Wayne Simmonds is just one of those players.
If he's a member of the opposition, you're probably not a fan. But once he's on your side, well, there aren't many people you'd rather have in your corner than Simmonds - especially once the Stanley Cup Playoffs arrive.
Just two days out from the Predators hosting the Dallas Stars in Game 1 of their first-round series, the Nashville winger is gearing up for his seventh-career appearance in the postseason, but his first as a member of the Preds.
Acquired at the trade deadline, players like Simmonds are made for this time of the year, and No. 17 can't wait to get going.
"I'm extremely excited. That's what you play 82 games for, you play 82 games just to get to the start of the playoffs, and then nothing's promised from there," Simmonds said. "The intensity ramps up, it's a really physical game and everybody starts hitting. Every single guy in the lineup is hitting, and it's just exciting hockey. I think it's a better brand of hockey."
Like Simmonds, Preds forward Brian Boyle was also brought in prior to the deadline due in part to the postseason experience he possesses. Wednesday will mark his ninth appearance in the Stanley Cup Playoffs - two of those have resulted in runs to the Final - and Boyle has embraced his place on this team to perfection since his first arrived, a quality that has endeared him to teammates and coaches alike.
Video: Simmonds, Watson preview postseason
"As a guy like me who's been around for a little while, but not necessarily a top-six guy, you have to try to be able to play wing and be able to play center and fit into different roles, and I've tried to do that," Boyle said. "[Predators Head Coach Peter Laviolette] has been really good straightforward with me and my role and what's expected, and that helps too quite a bit.
"We have a great opportunity here as a club. We need to take advantage of it, and make the most of it."
Together, along with Calle Jarnkrok in the middle, Boyle and Simmonds are making up a formidable trio for Nashville up front on the fourth line, if you can even call it that. It's more of a three-A or a two-B option, with the Predators preferring to roll their units equally as much as possible over the course of a game.
For Laviolette, having Boyle and Simmonds at his disposal gives him the ability to slot them into different areas, whether it's playing the role of a net-front presence on the power play or adding the ever-important physical element that's usually necessary during the postseason.
"You're talking about a couple of guys who have a lot of playoff experience and have been through some battles," Laviolette said of Boyle and Simmonds. "They bring size, toughness and leadership, so there's lots of things that they bring to the table along with being good teammates and good players."
Video: Boyle, Rinne preview postseason
The 6-foot-2 Simmonds and 6-foot-6 Boyle aren't afraid to enact some physicality on the opposition, if necessary; as well as play some of the mind games that often come to the forefront at this time of the year when post-whistle scrums have a tendency to become the norm. But, there's still an art to the chirps and face washes.

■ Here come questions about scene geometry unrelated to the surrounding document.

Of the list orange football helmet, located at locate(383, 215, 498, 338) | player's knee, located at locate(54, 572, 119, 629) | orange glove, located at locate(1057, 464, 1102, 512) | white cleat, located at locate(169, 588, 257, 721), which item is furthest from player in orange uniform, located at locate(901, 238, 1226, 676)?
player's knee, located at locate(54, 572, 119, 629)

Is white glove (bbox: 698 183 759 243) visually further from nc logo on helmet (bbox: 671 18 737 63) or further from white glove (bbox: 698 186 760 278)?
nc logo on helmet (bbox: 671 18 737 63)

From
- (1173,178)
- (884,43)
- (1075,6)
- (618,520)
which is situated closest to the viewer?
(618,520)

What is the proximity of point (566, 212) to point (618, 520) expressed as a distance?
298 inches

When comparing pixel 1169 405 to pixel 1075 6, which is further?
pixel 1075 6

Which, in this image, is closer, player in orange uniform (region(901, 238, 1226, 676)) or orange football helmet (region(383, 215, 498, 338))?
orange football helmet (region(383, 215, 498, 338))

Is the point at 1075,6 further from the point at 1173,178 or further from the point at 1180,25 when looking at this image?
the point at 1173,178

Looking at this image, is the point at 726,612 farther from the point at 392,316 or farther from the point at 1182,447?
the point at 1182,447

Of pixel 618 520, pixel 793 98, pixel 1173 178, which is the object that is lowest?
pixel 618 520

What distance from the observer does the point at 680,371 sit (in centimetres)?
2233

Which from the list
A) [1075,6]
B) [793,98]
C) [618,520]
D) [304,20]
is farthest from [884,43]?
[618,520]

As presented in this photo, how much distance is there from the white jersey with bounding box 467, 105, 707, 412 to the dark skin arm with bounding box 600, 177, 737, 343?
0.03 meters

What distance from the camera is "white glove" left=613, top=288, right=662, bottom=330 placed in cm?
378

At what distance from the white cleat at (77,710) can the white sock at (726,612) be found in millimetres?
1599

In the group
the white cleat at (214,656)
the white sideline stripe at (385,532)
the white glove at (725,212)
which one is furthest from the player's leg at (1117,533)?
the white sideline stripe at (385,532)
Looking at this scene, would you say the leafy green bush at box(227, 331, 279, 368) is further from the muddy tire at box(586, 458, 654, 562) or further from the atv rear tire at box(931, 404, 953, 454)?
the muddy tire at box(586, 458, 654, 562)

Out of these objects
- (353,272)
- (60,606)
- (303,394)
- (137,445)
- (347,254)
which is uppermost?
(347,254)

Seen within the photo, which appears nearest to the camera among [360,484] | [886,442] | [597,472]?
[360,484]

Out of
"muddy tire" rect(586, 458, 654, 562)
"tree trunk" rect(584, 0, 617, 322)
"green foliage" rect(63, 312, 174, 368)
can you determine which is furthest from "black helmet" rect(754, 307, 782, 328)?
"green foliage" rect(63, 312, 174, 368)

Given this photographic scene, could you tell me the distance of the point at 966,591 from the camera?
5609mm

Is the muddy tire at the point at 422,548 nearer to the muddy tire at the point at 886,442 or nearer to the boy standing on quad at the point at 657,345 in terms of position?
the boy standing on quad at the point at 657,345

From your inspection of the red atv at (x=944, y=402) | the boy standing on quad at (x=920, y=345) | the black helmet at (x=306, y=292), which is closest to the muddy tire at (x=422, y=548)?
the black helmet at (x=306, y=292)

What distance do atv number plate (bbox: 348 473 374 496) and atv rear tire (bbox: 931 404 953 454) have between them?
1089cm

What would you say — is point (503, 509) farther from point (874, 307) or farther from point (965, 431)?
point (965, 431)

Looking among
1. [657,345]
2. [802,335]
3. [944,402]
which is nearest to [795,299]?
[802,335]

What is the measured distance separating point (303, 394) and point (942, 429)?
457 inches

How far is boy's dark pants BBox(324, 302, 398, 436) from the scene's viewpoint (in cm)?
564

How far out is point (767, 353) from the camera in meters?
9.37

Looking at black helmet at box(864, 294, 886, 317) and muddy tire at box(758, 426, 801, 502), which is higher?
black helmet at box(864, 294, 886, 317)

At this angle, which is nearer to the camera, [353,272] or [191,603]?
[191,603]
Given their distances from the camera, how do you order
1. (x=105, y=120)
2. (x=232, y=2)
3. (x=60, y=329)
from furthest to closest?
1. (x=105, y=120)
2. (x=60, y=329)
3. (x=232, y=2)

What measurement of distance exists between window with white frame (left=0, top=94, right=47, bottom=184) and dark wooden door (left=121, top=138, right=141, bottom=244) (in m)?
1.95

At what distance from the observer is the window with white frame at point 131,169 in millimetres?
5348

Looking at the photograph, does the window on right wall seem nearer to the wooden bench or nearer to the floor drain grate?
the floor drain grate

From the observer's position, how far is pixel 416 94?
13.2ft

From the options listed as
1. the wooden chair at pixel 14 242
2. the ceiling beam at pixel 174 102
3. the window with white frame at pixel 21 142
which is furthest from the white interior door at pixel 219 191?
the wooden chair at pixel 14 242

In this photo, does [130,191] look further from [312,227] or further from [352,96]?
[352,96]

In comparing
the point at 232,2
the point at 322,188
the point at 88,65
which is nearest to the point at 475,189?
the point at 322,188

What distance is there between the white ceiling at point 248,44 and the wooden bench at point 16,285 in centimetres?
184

"You've got to be strategic with it, though, like you've got to kind of play games," Simmonds said. "You're not going out there trying to take penalties. Hopefully we're going to have a good series here, and we'll see what transpires."
Whether or not that part of the game comes to the forefront will become known in time, but one thing is certain - anyone can be a hero at this time of the year, and players like Boyle and Simmonds are perfect candidates to step up when it matters most.
If nothing else, experiencing a playoff atmosphere inside of Bridgestone Arena should be more than enough motivation to do so.
"It was rocking," Simmonds said of the building during Saturday's division-clinching win. "It was unbelievable, it was a treat to be a part of and I definitely look forward to that a lot more for the rest of this year."